Islam Wujudkan Generasi Emas Yang Bertakwa Dan Tangguh
Oleh: Hamnah B. Lin
Dilansir oleh web Kemenko PMK tanggal 30/6/2024, Menteri Koordinator Bidang Pembangunan Manusia dan Kebudayaan (Menko PMK) Muhadjir Effendy mengatakan, keluarga merupakan penentu dan kunci dari kemajuan suatu negara. Maka dari itu, pemerintah saat ini tengah bekerja keras untuk menyiapkan keluarga Indonesia yang berkualitas dan memiliki daya saing.
Hal tersebut dikatakannya saat menyampaikan pidato mewakili Presiden RI Joko Widodo pada puncak Hari Keluarga Nasional (Harganas) ke-31 Tahun 2024 dengan tema "Keluarga Berkualitas Menuju Indonesia Emas", yang diselenggarakan Badan Kependudukan dan Keluarga Berencana Nasional (BKKBN) di Lapangan Simpang Lima Semarang, pada Sabtu (29/6/2024).
Muhadjir menjelaskan, pemerintah tengah menyiapkan keluarga yang berkualitas dimulai sejak prenatal (masa sebelum kehamilan), masa kehamilan, dan masa 1000 hari pertama kehidupan manusia. Intervensi telah dilakukan terutama pada perempuan.

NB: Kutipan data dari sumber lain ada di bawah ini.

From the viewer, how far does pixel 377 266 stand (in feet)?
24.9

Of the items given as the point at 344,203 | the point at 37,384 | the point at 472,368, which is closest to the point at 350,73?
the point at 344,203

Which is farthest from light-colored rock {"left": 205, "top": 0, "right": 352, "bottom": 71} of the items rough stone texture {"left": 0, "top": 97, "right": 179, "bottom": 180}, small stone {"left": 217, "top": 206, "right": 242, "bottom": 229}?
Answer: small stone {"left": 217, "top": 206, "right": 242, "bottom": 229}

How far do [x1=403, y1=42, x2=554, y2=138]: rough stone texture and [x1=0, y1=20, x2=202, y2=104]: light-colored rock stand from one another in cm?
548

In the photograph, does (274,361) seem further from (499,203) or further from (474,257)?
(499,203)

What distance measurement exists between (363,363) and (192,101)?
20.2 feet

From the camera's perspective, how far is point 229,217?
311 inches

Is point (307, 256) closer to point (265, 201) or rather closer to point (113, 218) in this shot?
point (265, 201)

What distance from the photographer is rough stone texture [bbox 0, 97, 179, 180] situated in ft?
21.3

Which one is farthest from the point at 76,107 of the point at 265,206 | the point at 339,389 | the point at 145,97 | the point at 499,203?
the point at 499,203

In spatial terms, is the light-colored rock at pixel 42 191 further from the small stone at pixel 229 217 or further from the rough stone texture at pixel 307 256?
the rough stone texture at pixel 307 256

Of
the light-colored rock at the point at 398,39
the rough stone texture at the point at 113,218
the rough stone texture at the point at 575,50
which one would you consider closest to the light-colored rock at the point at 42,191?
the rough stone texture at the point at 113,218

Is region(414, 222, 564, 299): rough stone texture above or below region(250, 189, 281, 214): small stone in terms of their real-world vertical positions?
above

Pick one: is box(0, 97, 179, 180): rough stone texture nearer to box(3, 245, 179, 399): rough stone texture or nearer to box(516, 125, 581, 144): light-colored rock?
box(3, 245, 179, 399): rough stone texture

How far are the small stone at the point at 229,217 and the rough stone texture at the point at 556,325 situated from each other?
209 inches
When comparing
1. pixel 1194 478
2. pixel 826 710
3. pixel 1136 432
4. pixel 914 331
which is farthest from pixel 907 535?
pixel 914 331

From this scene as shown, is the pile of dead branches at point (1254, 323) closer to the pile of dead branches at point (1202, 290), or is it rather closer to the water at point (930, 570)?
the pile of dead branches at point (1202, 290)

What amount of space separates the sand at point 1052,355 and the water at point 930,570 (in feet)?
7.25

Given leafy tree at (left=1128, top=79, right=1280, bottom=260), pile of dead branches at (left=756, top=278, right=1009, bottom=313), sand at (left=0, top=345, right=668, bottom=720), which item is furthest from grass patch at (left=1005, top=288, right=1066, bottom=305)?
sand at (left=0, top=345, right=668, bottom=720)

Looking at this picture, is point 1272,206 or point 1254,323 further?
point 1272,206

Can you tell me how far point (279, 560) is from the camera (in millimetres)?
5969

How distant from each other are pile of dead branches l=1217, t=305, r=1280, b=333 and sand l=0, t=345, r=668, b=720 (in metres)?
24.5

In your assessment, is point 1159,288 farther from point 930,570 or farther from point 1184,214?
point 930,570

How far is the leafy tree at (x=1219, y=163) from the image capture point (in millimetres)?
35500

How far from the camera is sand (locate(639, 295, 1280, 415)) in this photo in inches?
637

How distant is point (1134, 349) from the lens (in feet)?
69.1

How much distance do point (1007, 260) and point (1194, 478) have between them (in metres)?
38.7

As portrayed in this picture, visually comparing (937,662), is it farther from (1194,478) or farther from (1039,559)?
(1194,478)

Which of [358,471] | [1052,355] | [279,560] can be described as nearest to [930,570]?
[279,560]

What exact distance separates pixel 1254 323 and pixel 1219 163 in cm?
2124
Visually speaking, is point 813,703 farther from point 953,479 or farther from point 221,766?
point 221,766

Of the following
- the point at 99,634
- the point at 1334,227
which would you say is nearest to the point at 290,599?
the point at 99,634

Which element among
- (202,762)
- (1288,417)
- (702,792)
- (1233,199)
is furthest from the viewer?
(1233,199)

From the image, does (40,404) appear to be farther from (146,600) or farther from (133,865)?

Dimulai dari remaja putri dengan memberikan tablet tambah darah untuk memastikan mereka betul-betul sehat dan kelak setelah menikah siap hamil, bimbingan perkawinan bagi calon pengantin, cek kesehatan sebelum menikah, cek HB darah, cek lingkar lengan, dan memberikan intervensi gizi untuk ibu dan bayi sampai 1000 hari pertama kehidupan.
Lebih lanjut, intervensi untuk menyiapkan keluarga yang berkualitas juga telah dilakukan dengan menyiapkan fasilitas pemantauan kesehatan dan gizi ibu dan bayi yang terstandar di Posyandu dan Puskesmas mulai dari alat timbang terstandar, alat ukur antropometri, dan juga penyuluhan gizi dengan kader-kader yang terlatih.
Muhadjir menjelaskan, Badan Kependudukan dan Keluarga Berencana Nasional (BKKBN) memiliki tanggung jawab besar dalam mengawal semua upaya dan intervensi yang dilakukan dalam mewujudkan keluarga Indonesia yang berkualitas dan berdaya saing. Dia berharap, BKKBN dapat terus mengawal keluarga Indonesia, dan juga mengawal upaya pemerintah dalam percepatan penurunan stunting sesuai target Presiden Joko Widodo.
Juga digelar berbagai kegiatan terkait lainnya antara lain: Siap Nikah Goes to Kampus, Seminar Pemberdayaan Masyarakat di Kampung Keluarga Berkualitas, Gerakan Kembali ke Meja Makan (sarapan bergizi keluarga) dan Kampanye Satu Jam Tanpa Gawai.
Betapa luar biasa tema dan cita - cita yang di angkat pada peringatan Harrganas tahun ini. Namun lagi - lagi tampak seperti fatamorgana di tengah padang sahara, yang semuanya hanya seremonial tanpa ada kenyataan satupun terwujud. Bukan putus asa, namun demikianlah pantasnya sikap rakyat yang menjadi obyek bisnis. Betul, seluruh kepentingan rakyat telah dibisniskan.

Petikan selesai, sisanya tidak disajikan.